Wednesday, January 27

Blogger’s FTP Migration Plan: Tricky, Weird, But Effective

I was going to call this post “the worst FTP migration plan, except for all of the others,” but I was afraid that that would truncate poorly on Twitter. But that’s kind of where I’m coming from.

Blogger is turning off FTP publishing, which sucks in a lot of ways, but I think everyone will be better for it: bloggers will be happier with the performance and features of custom domains, and engineers will be happy not to have to support a creaky system that uses an even creakier protocol.

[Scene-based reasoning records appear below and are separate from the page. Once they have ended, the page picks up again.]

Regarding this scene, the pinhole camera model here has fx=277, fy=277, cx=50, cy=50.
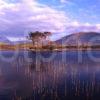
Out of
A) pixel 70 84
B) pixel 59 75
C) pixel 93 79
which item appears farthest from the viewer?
pixel 59 75

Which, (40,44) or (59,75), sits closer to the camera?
(59,75)

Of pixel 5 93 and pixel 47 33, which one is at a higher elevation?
pixel 47 33

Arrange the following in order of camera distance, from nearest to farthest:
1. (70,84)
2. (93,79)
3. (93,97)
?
1. (93,97)
2. (70,84)
3. (93,79)

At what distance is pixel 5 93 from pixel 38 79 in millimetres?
6248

Though we’ve tried to put together a migration process that will work smoothly for everyone, I’m sure it won’t be perfect; there are too many moving parts in FTP publishing to guarantee that everyone will have a great experience. Nevertheless, I believe that our overall plan is sound, so I’d like to tell you about what we came up with, as well as some of the alternatives that we considered (and that might work better for you if you want to try them out).

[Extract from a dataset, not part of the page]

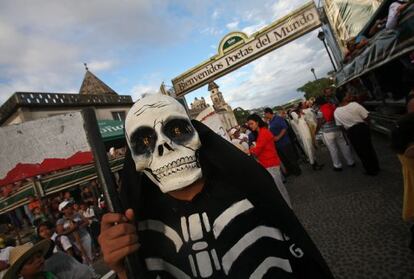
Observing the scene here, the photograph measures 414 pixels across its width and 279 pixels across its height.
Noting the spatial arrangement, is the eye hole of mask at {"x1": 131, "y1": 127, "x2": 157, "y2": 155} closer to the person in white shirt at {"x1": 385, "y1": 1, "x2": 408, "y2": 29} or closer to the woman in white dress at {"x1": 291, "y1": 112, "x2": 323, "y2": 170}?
the person in white shirt at {"x1": 385, "y1": 1, "x2": 408, "y2": 29}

First up, what’s our goal? The reason most folks have for using FTP is that, before our custom domain feature was launched, FTP was the only way to put your blog on your own domain instead of blogspot.com. So, it makes sense that converting blogs to use custom domains is the focus of the migration.

Unfortunately, in the general case (which I’ll get to below), changing to a custom domain will necessitate a change in post URLs. It is an absolute priority for us to preserve all existing links to blog posts. We do have to turn off our FTP publishing, but it would be unacceptable for us to break a blog’s inbound links, both from other sites and (cough, cough) search engines. Along those same lines, we want to make sure that any accrued PageRank is preserved as well.

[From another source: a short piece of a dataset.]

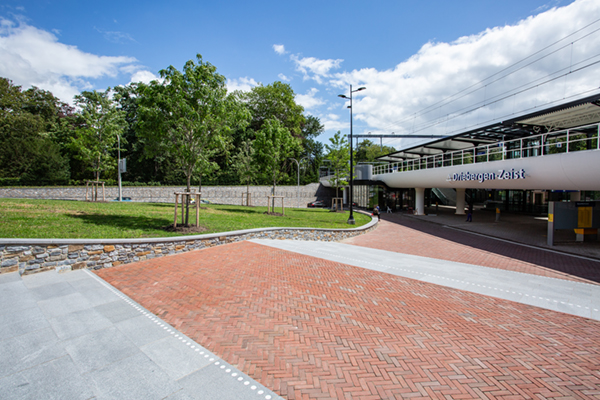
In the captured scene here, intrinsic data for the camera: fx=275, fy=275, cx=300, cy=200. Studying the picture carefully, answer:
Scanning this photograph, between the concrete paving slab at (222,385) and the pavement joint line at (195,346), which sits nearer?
the concrete paving slab at (222,385)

Here are the are three reasons why an FTP blog can’t be just converted to a custom domain blog at the same host, with the same URLs:
  • Hosting at sub-paths. With our FTP feature, you can publish your blog at www.yourdomain.com/myblog/. Custom domains don’t support that “/myblog/” bit, so if you did point www.yourdomain.com to Blogger’s servers, we wouldn’t serve your posts at the same URLs.
  • Other pages on the domain. Even if your blog is at www.yourdomain.com, you may have uploaded other pages or files that Blogger doesn’t know about. Pointing www.yourdomain.com to Blogger would keep your blog live but break links to those other files and pages.
  • Uploaded images. Ok, say you’re at www.yourdomain.com and you’ve never touched an FTP client. Would repointing the domain work then? Unfortunately, probably not. When you upload images to an FTP blog, Blogger re-uploads those images to your FTP site in an “uploaded_images”. Moving the blog directly to a custom domain at the same address would cause all if your images to break.
Ugh. Not fun.

Now, we’ve thought about this issue before, and have a bit of a solution, one that I implemented on this very blog a few years back. As long as you didn’t publish your FTP blog to a sub-path, you can use Blogger’s missing files host feature as a workaround. Unfortunately, it’s tricky to explain.

The way it works is that you tell your hosting provider to serve your old blog on a different domain, changing from, say, www.yourdomain.com to old.yourdomain.com or something along those lines. You might be able to do this easily in a configuration page, less easily from a remote shell, or you might have to copy your site by downloading and re-uploading the whole thing with an FTP client.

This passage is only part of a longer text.